Figured it out. I looked at the rvf file generated with unicode and then tracked it back from there. Apparently TRichView and whatever other libraries it uses don't know how to handle printing italic type when there's no italic ttf to go with the font. I was using Tahoma font, there's no "standard" italic form of the font like there is for Arial, Verdana, etc. (e.g. ariali.ttf, verdanai.ttf). As long as the ttf for italic text exists, TRichView can handle printing it ok in WINE.
therapon
Posts: 8
Joined: Thu Jan 19, 2012 1:55 pm

Post by therapon »

OK, on further investigation maybe there's a better way to look at it.

If an italic style font actually exists (ariali.ttf, for example) that name gets assigned in TRichView. It then prints correctly whether in WinXP or WINE.

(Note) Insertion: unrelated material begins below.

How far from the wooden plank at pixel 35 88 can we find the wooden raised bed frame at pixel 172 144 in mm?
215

If there's no italic style font (as is standard for Tahoma) then TRichView uses the base font and assigns the italic style to it. That works fine for printing in WinXP; it doesn't work in WINE. At this point, I assume it is a WINE problem, somewhere in the stuff that handles printing that doesn't recognize the style flag.
Sergey Tkachenko
Site Admin
Posts: 17569
Joined: Sat Aug 27, 2005 10:28 am
Contact:

Post by Sergey Tkachenko »

TRichView just sets Canvas.Font.Style, which in its order calls WinAPI's CreateFontIndirect (or, if TextStyle's CharScale<>100, then TRichView uses CreateFontIndirect directly). In the both cases, LogFont's quality and precision are set to defaults.

Specifics like using synthesized italic or not is implemented by OS, as I understand.